What else? If it could regrow a kidney and heal a cirrhotic liver, what about other toxins? He thought of the questionable street food he’d eaten, the filthy water he’d sometimes had to drink in his days on the run. He hadn’t gotten sick. Not once.
“Poison immunity too?” he wondered. “If my body can regrow organs from scratch, a little botulism is probably just a light snack for my internal cleanup crew. Or maybe a mild digestive challenge that the Kundalas scoff at.”
He let out a long, shaky breath, his mind reeling from the implications. Invulnerability that was constantly evolving towards godlike levels. Immortality that defied even complete bodily destruction, promising regeneration from his very bones. A healing factor that could regrow organs and negate any poison. Infinite stamina.
“It’s like… it’s like Deadpool’s healing factor got roaring drunk with Superman’s invulnerability and they had a very powerful, very sarcastic, and probably deeply dysfunctional baby,” he summarized, a hysterical edge to his internal voice. “And I, Aryan Sharma, am the highly unqualified, deeply bewildered nanny left holding said god-baby.” He paused. “Great powers. Great irresponsibility was kind of Ajay’s thing. I’m trying to aim for ‘great powers, please don’t let me accidentally destroy a city block, and for the love of all that is holy, don’t let me end up as a talking skeleton’.”

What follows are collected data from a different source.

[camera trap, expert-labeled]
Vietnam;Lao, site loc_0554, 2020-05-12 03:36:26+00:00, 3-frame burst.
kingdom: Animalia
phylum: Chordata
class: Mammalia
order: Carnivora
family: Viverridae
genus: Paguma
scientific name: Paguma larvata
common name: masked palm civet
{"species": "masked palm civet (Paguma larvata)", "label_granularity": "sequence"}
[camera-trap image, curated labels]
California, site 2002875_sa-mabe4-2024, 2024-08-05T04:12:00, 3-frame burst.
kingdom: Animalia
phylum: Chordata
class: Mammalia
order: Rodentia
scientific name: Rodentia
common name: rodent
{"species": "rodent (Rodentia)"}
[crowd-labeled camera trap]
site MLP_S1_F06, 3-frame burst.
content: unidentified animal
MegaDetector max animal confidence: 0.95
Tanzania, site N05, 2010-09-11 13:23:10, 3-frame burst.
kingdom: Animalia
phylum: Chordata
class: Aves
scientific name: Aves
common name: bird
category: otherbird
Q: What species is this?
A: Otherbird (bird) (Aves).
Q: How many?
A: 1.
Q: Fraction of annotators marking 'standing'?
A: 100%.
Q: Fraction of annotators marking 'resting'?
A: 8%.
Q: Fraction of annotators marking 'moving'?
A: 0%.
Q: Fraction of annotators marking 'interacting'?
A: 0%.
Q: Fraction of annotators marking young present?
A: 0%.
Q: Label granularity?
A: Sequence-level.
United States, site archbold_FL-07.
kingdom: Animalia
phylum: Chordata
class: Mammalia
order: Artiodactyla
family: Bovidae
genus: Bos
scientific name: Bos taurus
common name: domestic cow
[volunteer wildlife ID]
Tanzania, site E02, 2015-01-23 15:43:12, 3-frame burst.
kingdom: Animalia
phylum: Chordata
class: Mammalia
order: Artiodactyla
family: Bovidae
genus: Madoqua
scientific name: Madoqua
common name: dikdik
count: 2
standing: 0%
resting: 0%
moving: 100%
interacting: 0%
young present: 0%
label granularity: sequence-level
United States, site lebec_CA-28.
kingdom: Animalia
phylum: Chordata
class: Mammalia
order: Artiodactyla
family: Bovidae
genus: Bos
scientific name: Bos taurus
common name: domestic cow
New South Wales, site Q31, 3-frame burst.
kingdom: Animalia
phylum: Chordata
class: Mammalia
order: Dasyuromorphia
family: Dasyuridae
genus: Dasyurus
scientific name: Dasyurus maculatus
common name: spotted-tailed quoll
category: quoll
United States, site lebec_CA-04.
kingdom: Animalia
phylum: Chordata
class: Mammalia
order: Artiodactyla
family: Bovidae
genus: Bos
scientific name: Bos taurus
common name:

For all this power, the core limitations remained, stark and sobering. He could still be caught. He could still be imprisoned. He could still suffer – psychologically, emotionally. If someone found a way to continuously inflict pain without technically “damaging” him in a way the Kavacha registered as lethal, could he be tormented indefinitely? The vision of the warrior tearing the armor from his own flesh was a testament to suffering that transcended mere physical harm.
This Karna’s legacy, it was a gift of unimaginable power, a curse of unimaginable proportions, all wrapped up in one golden, inescapable package now fused to his soul. The suspense wasn’t just about Shetty or the faceless Collectors; it was about what he would become, saddled with these divine, terrifying abilities and the crushing weight of their implications. He was a god in chains, an immortal trapped in a mortal mess, and the path ahead was shrouded in more uncertainty and danger than ever before.